Shared Understanding with Patients
by Neal Maskrey, FRCGP and Andrea Gordon, MD
Published on Aug 07, 2017
Most physicians would agree that communication is the foundation of the doctor-patient relationship and is integral to the clinical practice of medicine. Studies validate, good communication has a therapeutic effect for patients, even reducing pain, improving blood pressure readings and increasing function. Patients who understand their doctors are also more likely to acknowledge health problems, understand treatment options, modify their behaviors and comply with medication schedules.
When asked if they would like to be involved in decisions about their health care, approximately 9 of 10 US patients say they want to know all of their options. But far fewer people said they were offered options than wanted to discuss them, and, by offering a range of options, health professionals are only beginning a process of shared understanding. At its simplest, shared understanding may involve a one-off binary choice (eg, take an antibiotic or have a surgical procedure), but often it involves a dialogue that must be maintained through the complexities of chronic or comorbid illnesses.
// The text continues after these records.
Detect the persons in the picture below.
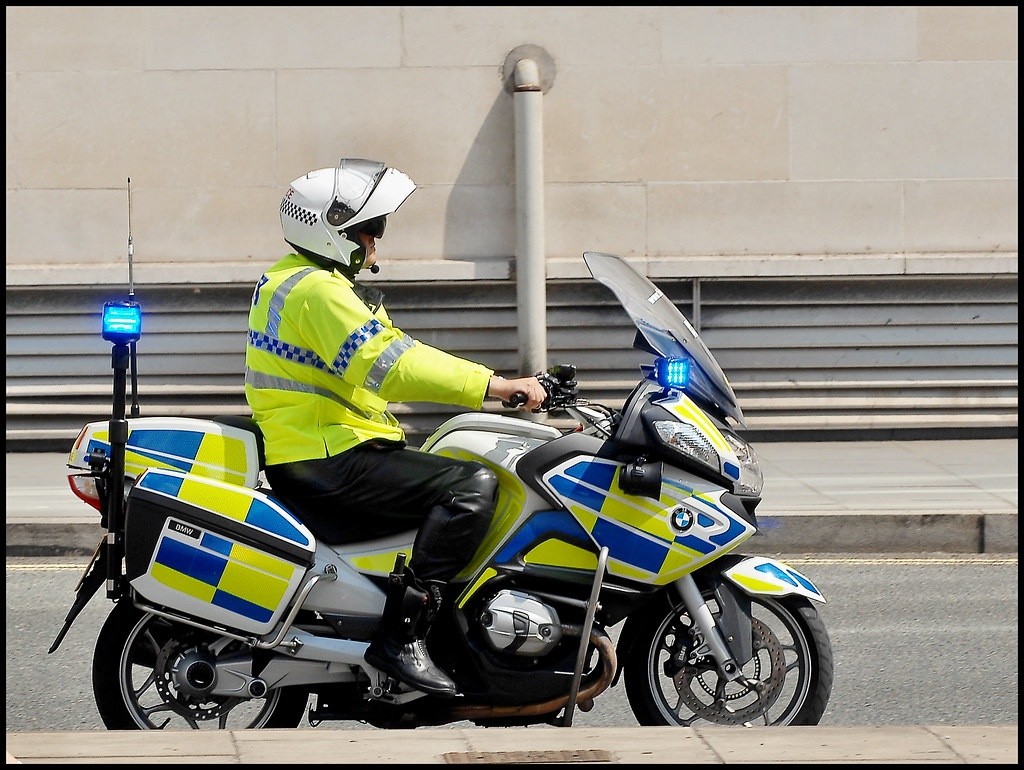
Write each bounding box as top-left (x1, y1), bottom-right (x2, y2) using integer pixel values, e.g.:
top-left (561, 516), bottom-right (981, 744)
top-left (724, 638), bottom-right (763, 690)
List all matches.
top-left (238, 158), bottom-right (551, 700)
Technically excellent care is an important goal, but quality is represented by something more than this. The top factors influencing whether people believe they have experienced quality care are good interpersonal skills from clinicians and associated staff, including communication and empathy; easy access to care, including convenient appointments with a familiar clinician; and involvement in care processes, including participation in decisions and self-care support. The art of the office visit (consultation) lies in creating a collaboration in which both the clinician and the patient are aware of the limitations and uncertainties of the clinical evidence but seek to make the most of the opportunity to align their goals and values.
Shared understanding is more than information. How can we move from the science of a technically focused exchange of information to the art of mutual understanding?